_Apply what you read_
A. Using the article on Trump-era asylum policy, mark each statement yes or no and quote the words of the article that settle it: (i) immigration judges belong to the judicial branch; (ii) the 2017 asylum denial rate was the highest since 2005; (iii) Mexicans are still the largest group of unauthorized border-crossers.
B. Answer each question from the article on Trump-era asylum policy, one line per answer:
(i) What percentage of asylum cases decided in 2017 did immigration judges reject?
(ii) What status is asylum protection said to resemble?
(iii) Who joined Trump in trying to deter newly arrived foreigners from seeking refuge in the United States?
C. Carry on the article on Trump-era asylum policy, picking up after its last sentence.

_Source text_
------------------------

By Sean Collins Walsh, American-Statesman

As Trump targets illegal immigration, advocates say his policies are violating asylum-seekers’ rights.

According to U.S. law and treaty obligations, asylum-seekers aren’t illegal immigrants and can’t be punished.

Central Americans have replaced Mexicans as the largest group of unauthorized border-crossers.

In its crackdown on illegal immigration, President Donald Trump’s administration has made a series of policy changes that lawyers and advocates say are trampling the rights of a group of immigrants who did not cross the border illegally: asylum-seekers.

The results so far this year have been dramatic: Immigration judges, who are employed by the Justice Department and not the judicial branch like other federal judges, rejected 61.8 percent of asylum cases decided in 2017, the highest denial rate since 2005.

Under U.S. law and international treaty obligations, people who fear persecution or violence in their home countries have a right to seek asylum protection, which is similar to refugee status, regardless of how they entered the country.

Trump and Attorney General Jeff Sessions, however, have sought to deter newly arrived foreigners from seeking refuge in the United States in part by using criminal laws to punish people who advocates say should not be treated as criminals.

------------------------

_Supplied data_
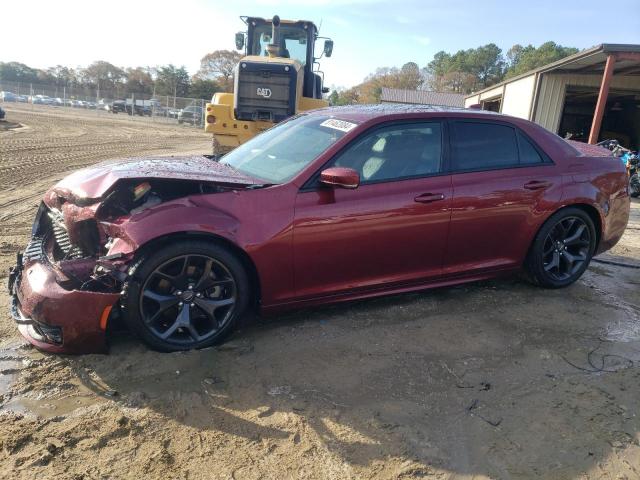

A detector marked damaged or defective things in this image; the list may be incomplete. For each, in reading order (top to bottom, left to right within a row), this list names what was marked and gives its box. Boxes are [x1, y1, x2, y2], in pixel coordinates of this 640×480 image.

wrecked bumper [8, 249, 119, 354]
front-end collision damage [13, 174, 248, 354]
crumpled hood [50, 154, 260, 199]
damaged chrysler 300 [8, 105, 632, 352]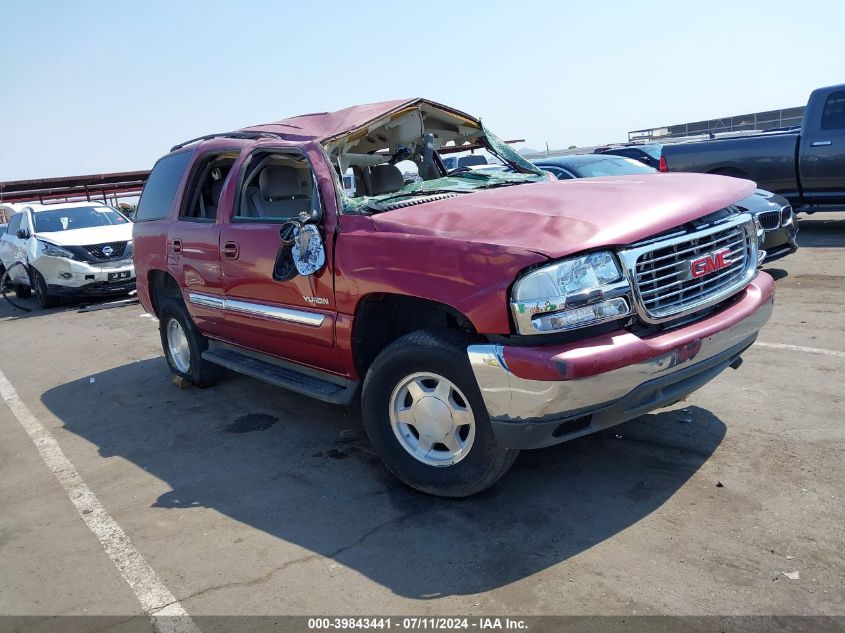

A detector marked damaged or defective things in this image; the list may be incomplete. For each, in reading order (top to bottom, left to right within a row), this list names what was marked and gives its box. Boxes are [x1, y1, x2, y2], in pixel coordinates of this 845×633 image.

torn roof metal [241, 97, 478, 144]
shattered windshield [326, 102, 544, 215]
damaged side mirror [272, 217, 324, 282]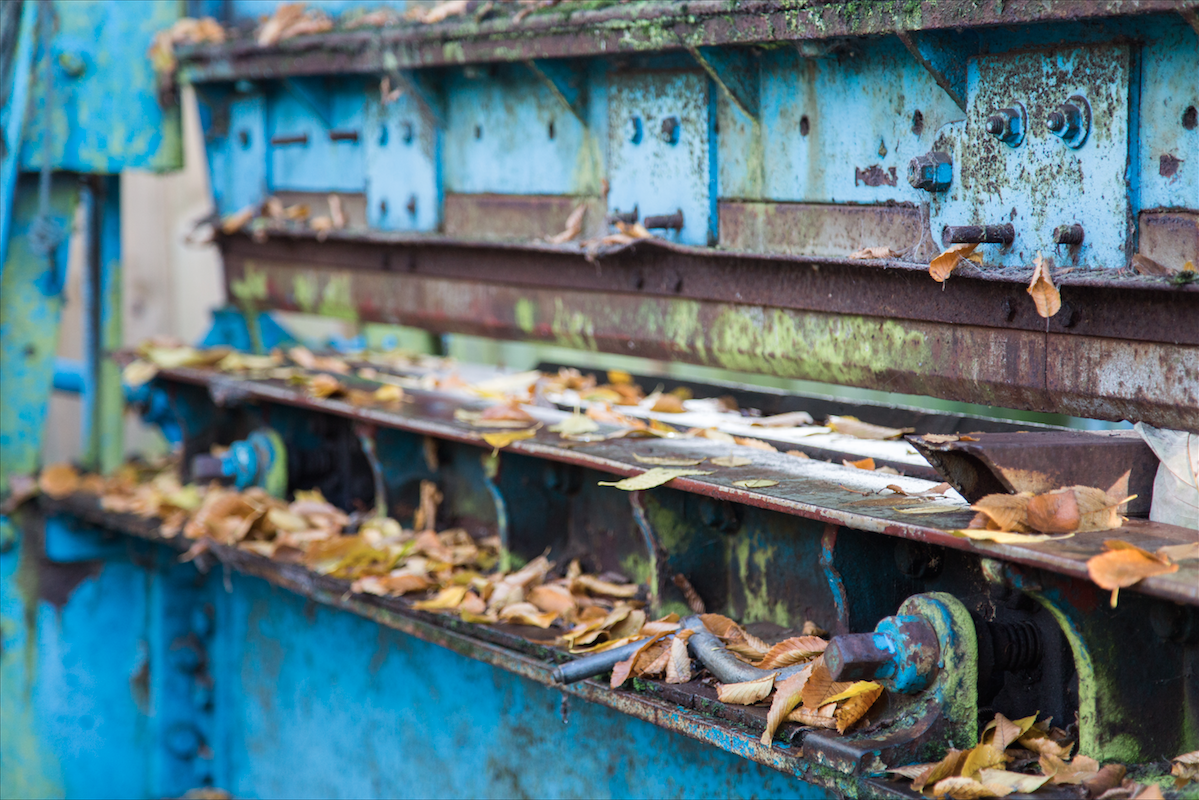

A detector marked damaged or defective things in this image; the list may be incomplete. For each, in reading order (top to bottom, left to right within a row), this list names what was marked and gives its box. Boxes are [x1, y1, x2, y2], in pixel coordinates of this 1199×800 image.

------------------------

_List of answers_
A.
(i) No: "who are employed by the Justice Department and not the judicial branch like other federal judges"
(ii) Yes: "the highest denial rate since 2005"
(iii) No: "Central Americans have replaced Mexicans as the largest group of unauthorized border-crossers."

B.
(i) 61.8 percent
(ii) Refugee status
(iii) Attorney General Jeff Sessions

C.
“They’re just not letting them in the legal process to seek asylum,” said Olga Byrne, a senior associate at Human Rights First, which has documented cases of asylum-seekers being wrongfully turned away. “They’re just funneled into the criminal justice system, charged with illegal entry and offered a plea bargain.”

Although most asylum-seekers crossing the U.S. southern border hail from Honduras, El Salvador and Guatemala — which have the first-, fourth- and fifth-highest murder rates in the world, according to the United Nations — the administration views the recent wave of Central Americans looking for protection not as a humanitarian crisis but as people trying to game the U.S. immigration system.

“Unfortunately, this system is currently subject to rampant abuse and fraud,” Sessions said in an October speech. “And as this system becomes overloaded with fake claims, it cannot deal effectively with just claims. The surge in trials, hearings, appeals, bond proceedings has been overwhelming.”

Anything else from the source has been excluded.